Context Associations in RDF

Living Document,

This version:
https://w3id.org/context-associations
Issue Tracking:
GitHub

Abstract

This specification defines a minimal generic RDF pattern for defining annotations of contextual information to concrete sets of target data in RDF using named graph links. It defines a method-specific encoding stategy, and associated uniform SPARQL-based decoding strategy to encode other annotation methods into the Context Association format for uniform storage, exchange, discovery and querying.

1. Introduction

Different application in the RDF domain make use of different vocabularies, annotation models (reification, triple terms, named graphs, singleton properties, resource referencing) and annotation methods (concrete applications of models with added behavior, such as VCs, nanopublications, ...), forming a heterogeneous ecosystem of annotations when integrating contextualized data from different applications into local RDF knowledge graphs.

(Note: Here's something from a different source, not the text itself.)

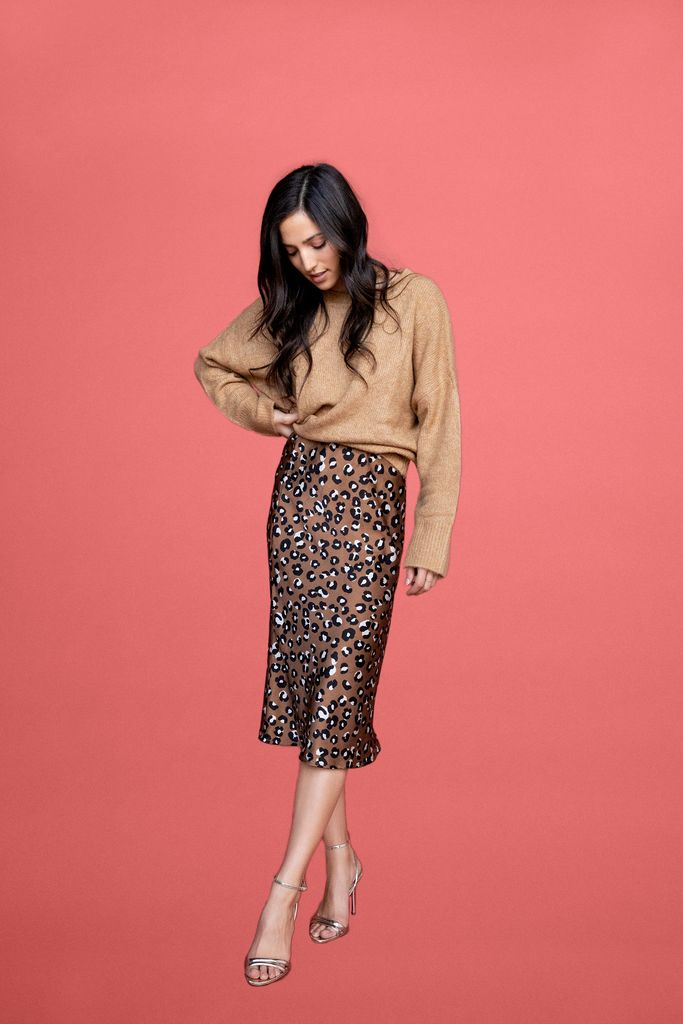 $98 GABY MIDI SKIRT - LEOPARD (BETWEEN TEN) - The perfect skirt to wear with sneakers during the day and change to heels in the evening. Try it with your favorite graphic tee or sweater.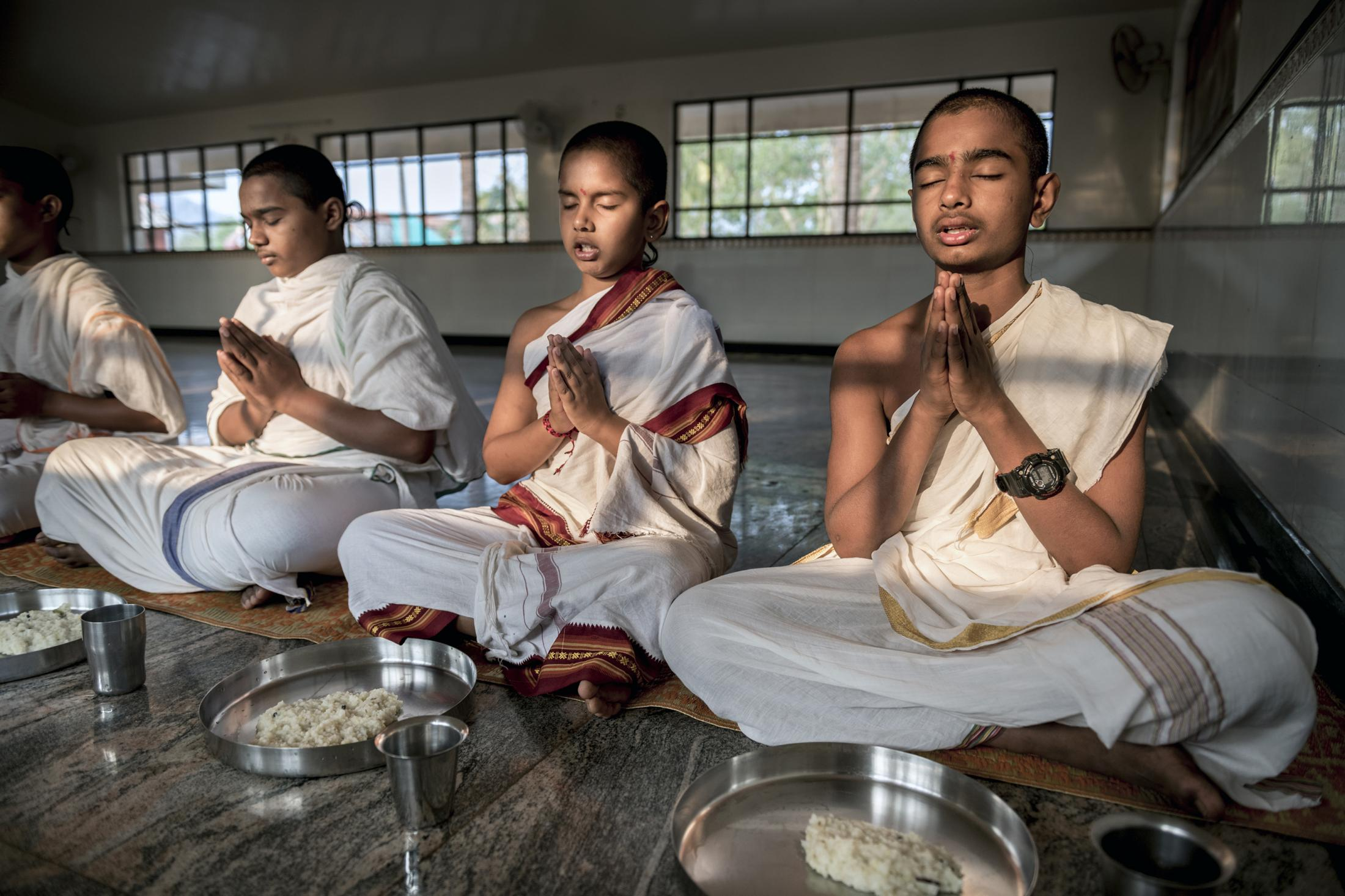 """Mealtime prayer is mandatory practice in Vedic Gurukula before every meal in a day. Gurukula provides only a Sattvic diet. The word Sattvic is derived from Sanskrit word sattva which is a complex concept in Indian philosophy, used in many contexts, and it means one that is """"pure, essence, nature, vital, energy, clean, conscious, strong, courage, true, honest, wise, rudiment of life"""". India."""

The aim of Context Associations, is to present a minimal annotaiton method for RDF, that can be reused by other annotation methods for defining concrete associations of contextual information to well-defined target boundaries in the form of named graphs within the bounds of the local RDF knowledge graph.

The specification defines

  1. A core data model, that defines the rules in generating named graphs, and the terms used to link them.
  2. An encoding guide, that defines how annotation methods in RDF can be converted to or made compatible with the Context Association format.
  3. A decoding guide, specifying the SPARQL setup necessary to retrieve all data graphs and associated metadata graphs for which a user query holds.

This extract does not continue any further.